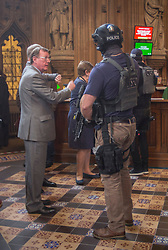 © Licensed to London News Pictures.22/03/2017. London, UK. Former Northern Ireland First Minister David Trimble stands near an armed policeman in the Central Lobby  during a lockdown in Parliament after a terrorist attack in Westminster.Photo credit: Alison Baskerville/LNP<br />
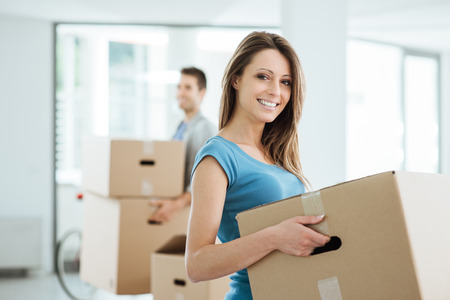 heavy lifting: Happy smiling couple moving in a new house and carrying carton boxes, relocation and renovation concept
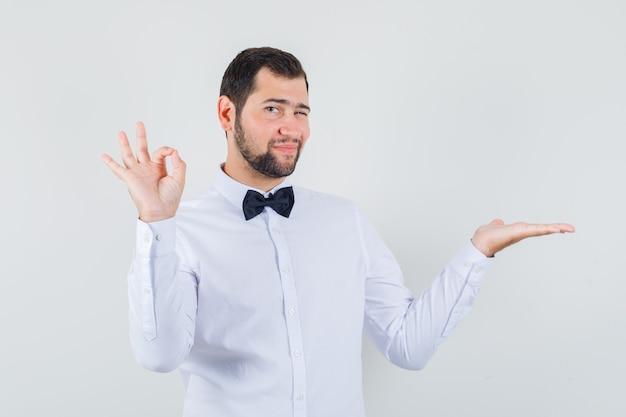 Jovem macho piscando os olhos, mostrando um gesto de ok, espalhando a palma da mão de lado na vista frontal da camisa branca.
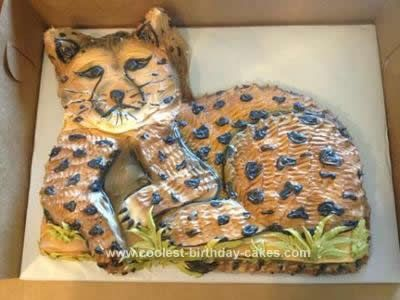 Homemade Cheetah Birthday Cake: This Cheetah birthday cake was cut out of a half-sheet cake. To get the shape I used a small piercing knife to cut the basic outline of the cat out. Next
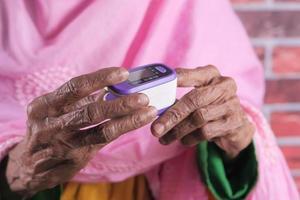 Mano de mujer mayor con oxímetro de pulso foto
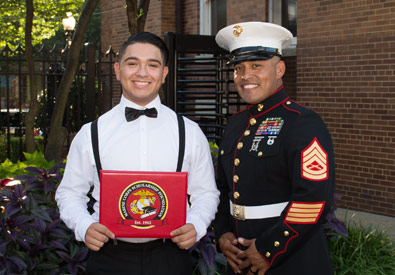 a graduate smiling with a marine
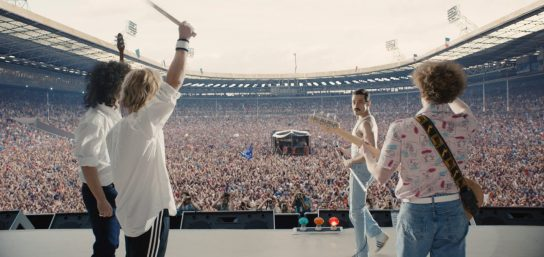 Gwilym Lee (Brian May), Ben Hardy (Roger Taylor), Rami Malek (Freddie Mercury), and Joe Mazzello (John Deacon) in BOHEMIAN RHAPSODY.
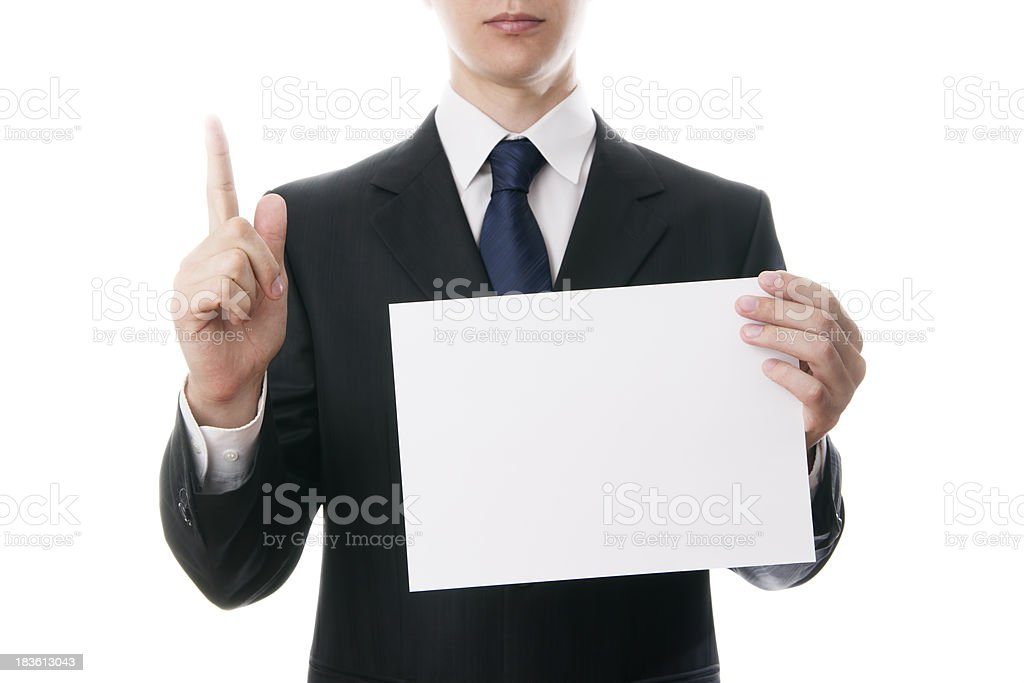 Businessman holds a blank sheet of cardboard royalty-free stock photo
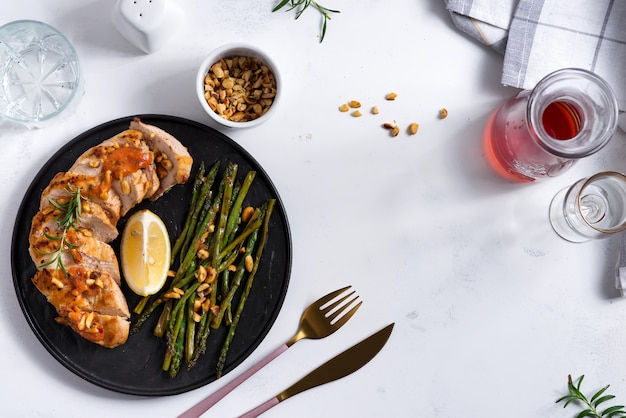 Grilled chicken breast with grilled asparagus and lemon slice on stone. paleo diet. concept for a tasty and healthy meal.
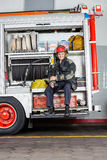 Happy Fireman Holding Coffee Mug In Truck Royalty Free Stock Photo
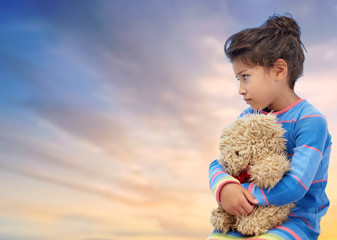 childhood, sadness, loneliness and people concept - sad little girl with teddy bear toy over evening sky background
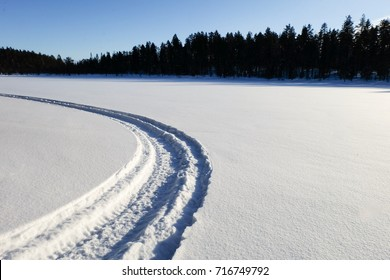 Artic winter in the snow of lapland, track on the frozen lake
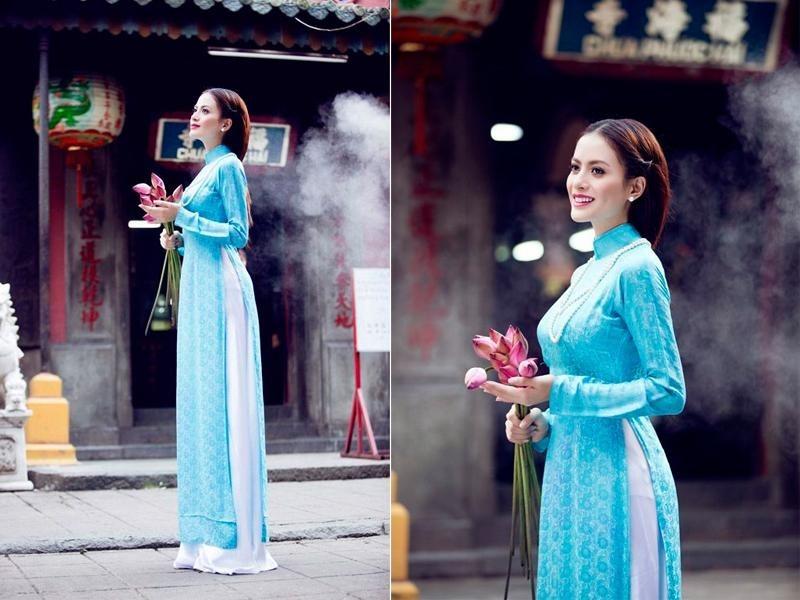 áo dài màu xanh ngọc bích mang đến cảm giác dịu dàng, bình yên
========================================================================
In the records above, find the line containing "Artic winter in". Reproduce it and every line after it through the last line, omitting pictures.

#### Finished task
 Artic winter in the snow of lapland, track on the frozen lake
 áo dài màu xanh ngọc bích mang đến cảm giác dịu dàng, bình yên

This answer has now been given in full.